We often tell our kids that money doesn’t buy happiness, and then break a cold sweat as we open the Visa bill.
I was thinking about parenting, money and happiness when a story I heard came back to my mind. I was at a social gathering where I ran into a man, a colleague of my wife’s, and he had this strange energy. This was the sort of guy you see periodically, make small talk and move on, but he spontaneously started to tell me about a recent trip to India—it was the opposite of small talk, he had been transformed and clearly had to tell me about it.

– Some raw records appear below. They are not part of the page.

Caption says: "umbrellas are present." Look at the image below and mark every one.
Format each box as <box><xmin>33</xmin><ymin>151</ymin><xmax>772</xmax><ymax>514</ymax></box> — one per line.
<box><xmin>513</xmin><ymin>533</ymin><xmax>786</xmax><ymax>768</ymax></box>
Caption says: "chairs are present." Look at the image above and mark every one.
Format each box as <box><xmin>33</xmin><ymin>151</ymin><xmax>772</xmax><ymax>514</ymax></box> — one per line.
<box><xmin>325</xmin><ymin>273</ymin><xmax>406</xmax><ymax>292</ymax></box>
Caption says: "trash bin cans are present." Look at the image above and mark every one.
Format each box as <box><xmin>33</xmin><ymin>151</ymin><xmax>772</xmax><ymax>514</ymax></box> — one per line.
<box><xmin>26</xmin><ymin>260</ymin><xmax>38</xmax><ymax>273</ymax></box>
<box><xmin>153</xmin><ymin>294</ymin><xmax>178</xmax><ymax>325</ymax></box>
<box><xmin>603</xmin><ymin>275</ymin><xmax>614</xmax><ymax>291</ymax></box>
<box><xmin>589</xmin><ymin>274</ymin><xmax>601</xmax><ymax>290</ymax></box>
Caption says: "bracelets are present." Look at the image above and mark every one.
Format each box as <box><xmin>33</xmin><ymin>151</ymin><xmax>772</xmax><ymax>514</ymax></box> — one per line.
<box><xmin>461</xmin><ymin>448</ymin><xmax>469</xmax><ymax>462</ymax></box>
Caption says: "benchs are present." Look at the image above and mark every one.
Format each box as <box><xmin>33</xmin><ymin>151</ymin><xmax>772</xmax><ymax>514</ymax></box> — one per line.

He had been in Mumbai, and of course was struck by the vastness of the poverty. Being somewhat intrepid and adventuresome, he had arranged for a more extreme taste of the legendary deprivation that existed below the streets. Someone who knew someone took him to meet a family of beggars that literally lived in the sewer. The American was lead into the stinking sewers at night (the beggars worked the streets by day), snaking his way through the labyrinth until they came to a family gathered around a fire. They were eating a dinner of the scraps of food they had found discarded on the streets. There were children and their parents, a family who had nothing to do with reading, or school—only with survival on a day-by-day basis.
It was unspeakably bleak, and yet my friend was thunderstruck by something: this family appeared happy. They welcomed him, and through a translator spoke with him. He gave them some money, but they didn’t seem terribly focused on the money, nor were they apparently distraught about their situation. They were laughing, telling stories and living life, much the way you might expect an idealized happy family living in comfortable circumstances to behave.
As this man relayed his experience I could see that his eyes were strangely hollow, sort of the way I imagined Kurtz’s eyes at the end of Joseph Conrad’s “Heart of Darkness” as he mumbles, “the horror, the horror”—only my shaken acquaintance’s shock was at, “the happiness, the happiness.” He was shaken to the very core of his being and he said as much. He felt that he couldn’t go back to his life as it had been; he felt both acutely aware of how much he had, and how much many of those around him had… and also about how much less happy he felt than this family in the sewer of Mumbai. His paradigm for what makes for a good life, and what for a dreadful life had been blown apart.
Eventually he re-acclimated to life in Los Angeles and did return to working and living his own life, but that raw and ripped-open moment stayed with me—make of it what we like.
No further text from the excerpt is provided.